EXERCISE
Work through the listing below, copying each line that carries the word "United".

GIVEN INFORMATION
# # #
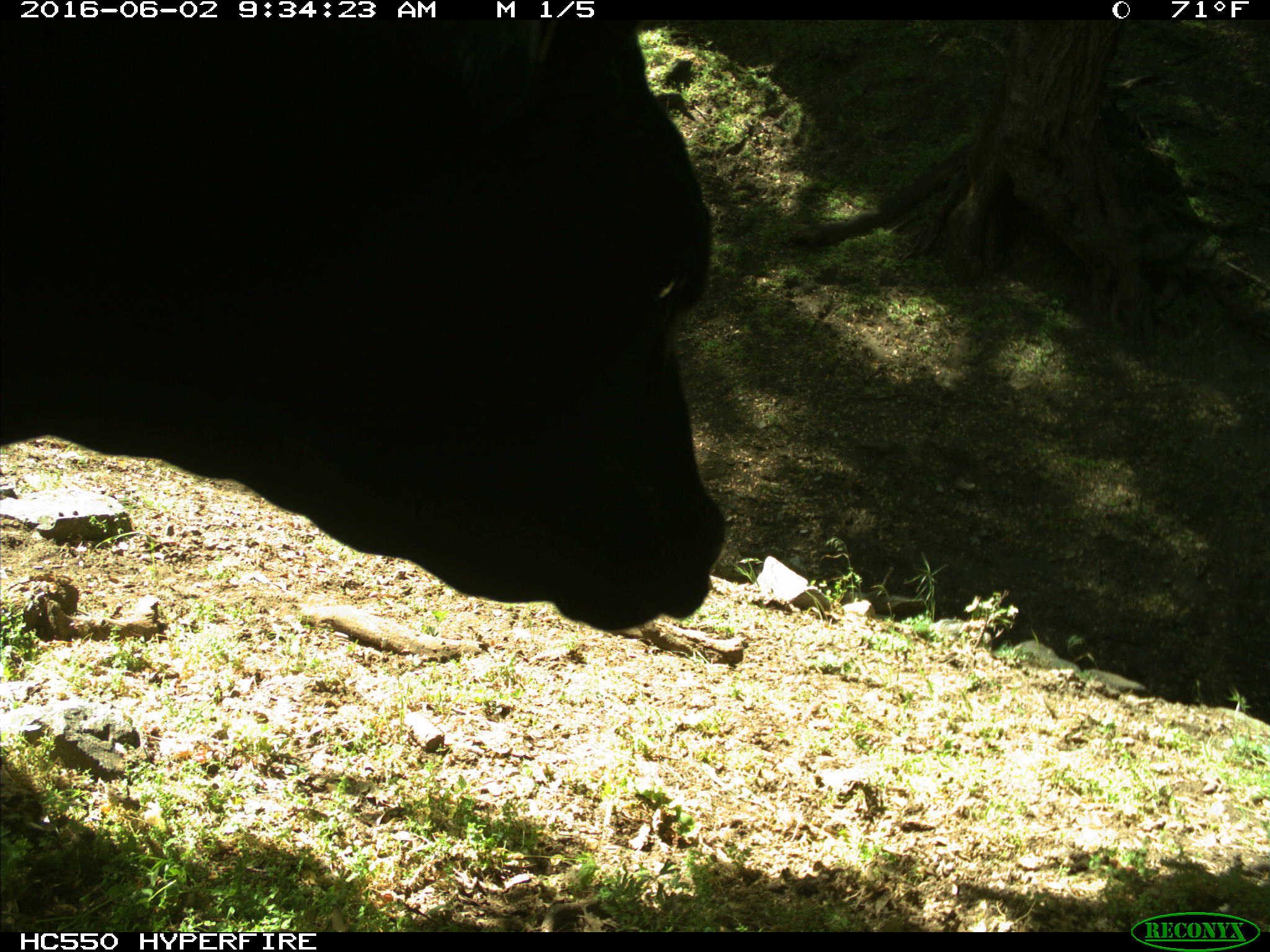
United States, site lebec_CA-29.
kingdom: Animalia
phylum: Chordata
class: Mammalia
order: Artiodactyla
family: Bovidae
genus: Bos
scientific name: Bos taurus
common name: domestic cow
# # #
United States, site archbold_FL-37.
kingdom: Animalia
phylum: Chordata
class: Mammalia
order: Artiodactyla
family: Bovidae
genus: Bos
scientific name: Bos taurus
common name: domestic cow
# # #
WRITTEN REPLY
United States, site lebec_CA-29.
United States, site archbold_FL-37.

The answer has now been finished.